Os 27 homens mortos pela polícia na operação mais letal da história do Rio, no Jacarezinho, foram atingidos por 73 tiros. É o que revelam os laudos dos exames de necropsia, obtidos pelo GLOBO. Os documentos também mostram que quatro dos mortos foram atingidos pelas costas e que um dos cadáveres apresentava uma ferida produzida por um disparo feito à curta distância. Parentes dos mortos afirmam que eles foram executados. A Polícia Civil nega e alega que todos foram mortos em confronto com os agentes. Além dos 27 homens, também foi morto durante a ação o policial civil André Leonardo de Mello Frias.
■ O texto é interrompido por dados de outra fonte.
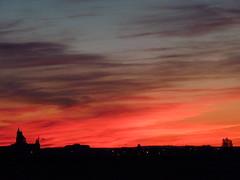 Anochecer en Pearanda (Jimmy Olsen Junior) Tags: pearandadebracamonte puestadesol atardecer sunset skyline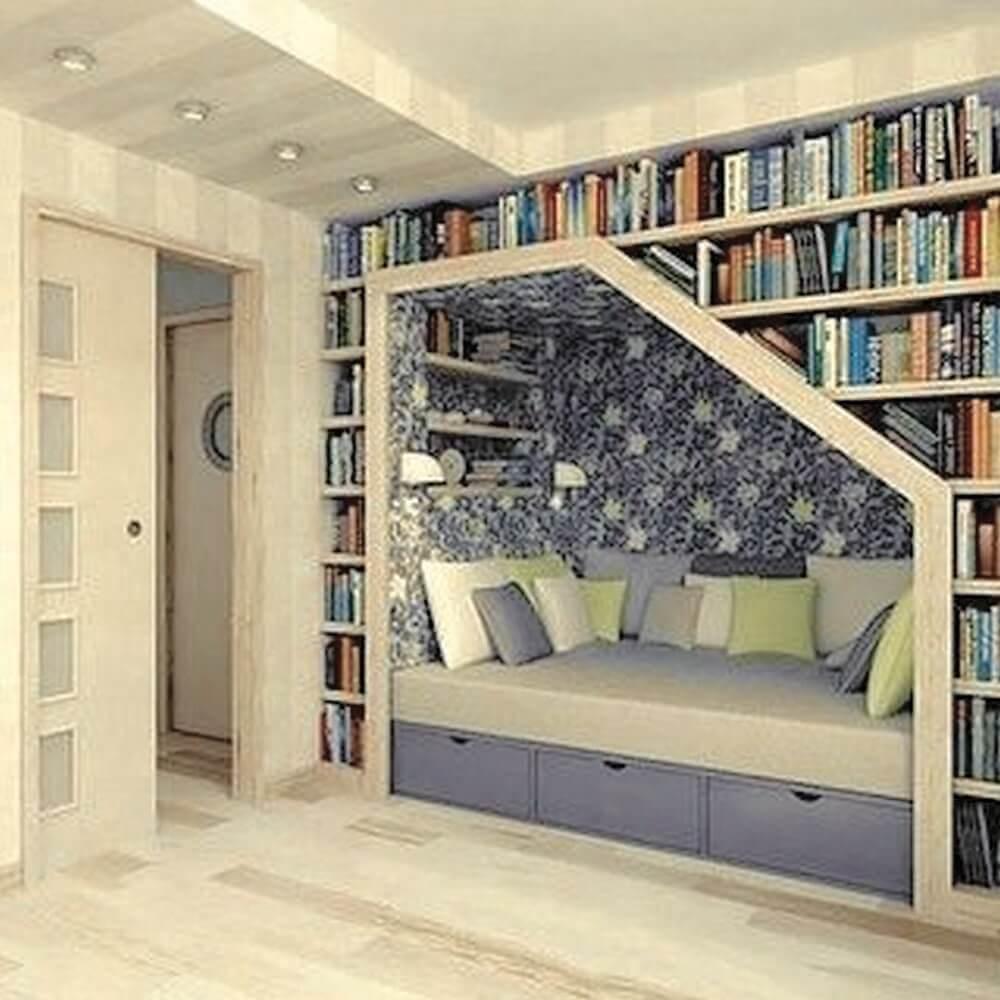 cantinho da leitura com estante planejada Foto Futurist Architecture
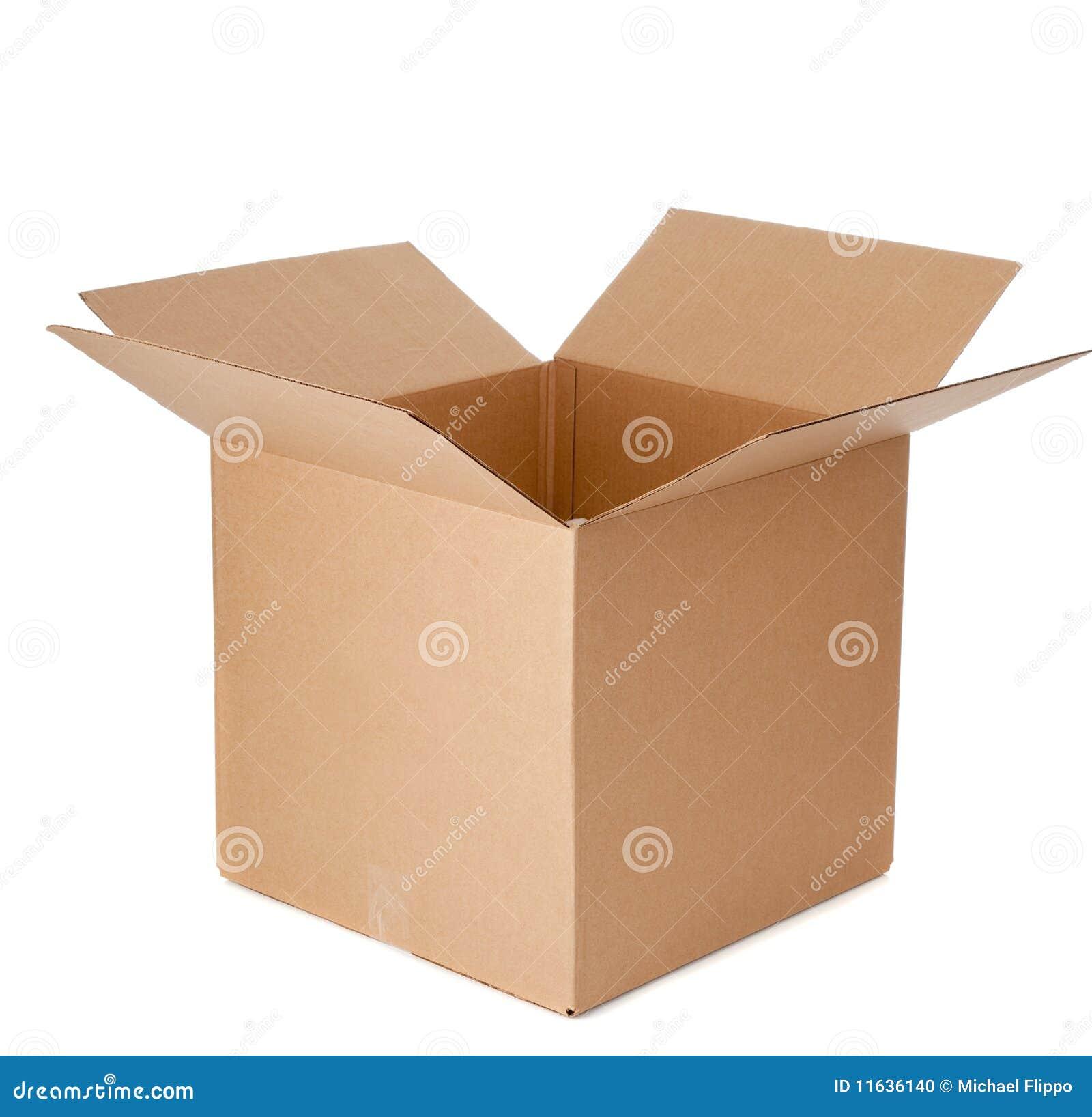 Pusty pudełkowaty karton otwiera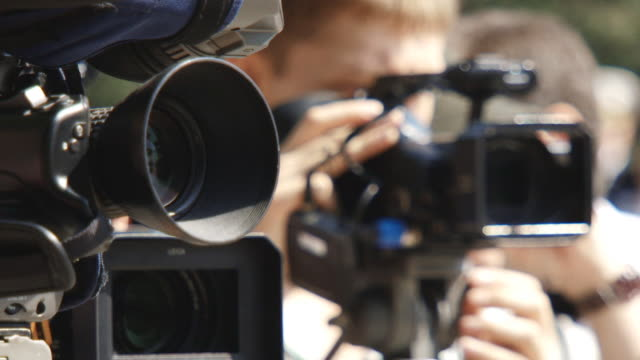 「パパラッチ」での作業 - ジャーナリスト点の映像素材/bロール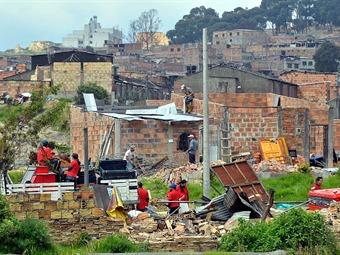 Petro denuncia que cartel de 'Los Tierreros' está detrás de urbanizaciones piratas en Bogotá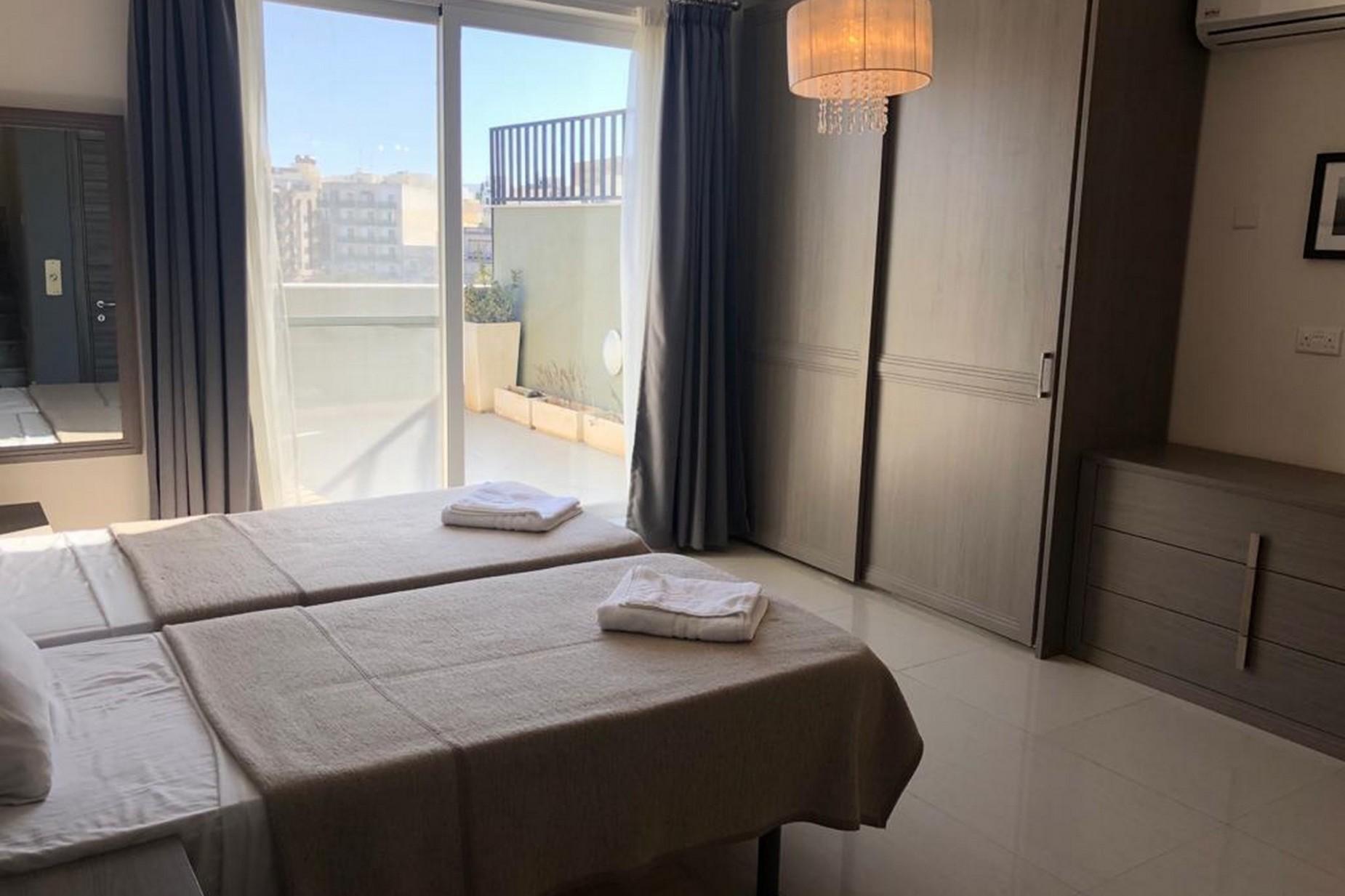 3 bed Penthouse For Rent in Ta' Xbiex, Ta' Xbiex - thumb 8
O cadáver que apresenta uma ferida com características de disparo feito à curta distância é o de John Jefferson Mendes Rufino da Silva, de 30 anos. Ele foi um dos sete homens mortos dentro de uma casa na Rua do Areal. Segundo o laudo de necropsia, feito pelo legista Alberto Jorge de Souza Carvalho, a ferida causada pelo disparo que atingiu Silva na barriga apresentava “zona de tatuagem dispersa, sugestiva de que o disparo tenha ocorrido entre 60cm e 70cm”. A “zona de tatuagem” é causada por vestígios de pólvora que o cano da arma solta — um indício de que o disparo foi feito à curta distância, segundo a perícia. Além do tiro na barriga, Silva foi atingido por outro disparo, no meio das costas.
Já os exames de Isaac Pinheiro de Oliveira, Rodrigo Paula de Barros, Cleyton da Silva Freitas de Lima e Jonathan Araújo da Silva mostram somente feridas causadas por disparos feitos pelas costas dos homens. Nos casos dos dois últimos, a trajetória dos disparos revela que os tiros podem ter sido feitos por atiradores que estavam num plano abaixo das vítimas. O cadáver de Silva apresentava uma ferida causada por entrada de projétil no meio das costas, com saída pela testa. Já o de Lima tem ferida de entrada nas nádegas e saída na altura da axila.
Um corpo apresenta feridas causadas por seis disparos — o maior número encontrado nos exames. Richard Gabriel da Silva Ferreira foi atingido por dois tiros no peito, um na barriga, um nas costas e um em cada um dos braços. Segundo o laudo, todos os tiros que o acertaram foram disparados por fuzis. Ferreira foi baleado dentro de uma casa. A perícia feita no local não encontrou nenhum vestígio de confronto — como marcas de tiros feitos em direções opostas, por exemplo.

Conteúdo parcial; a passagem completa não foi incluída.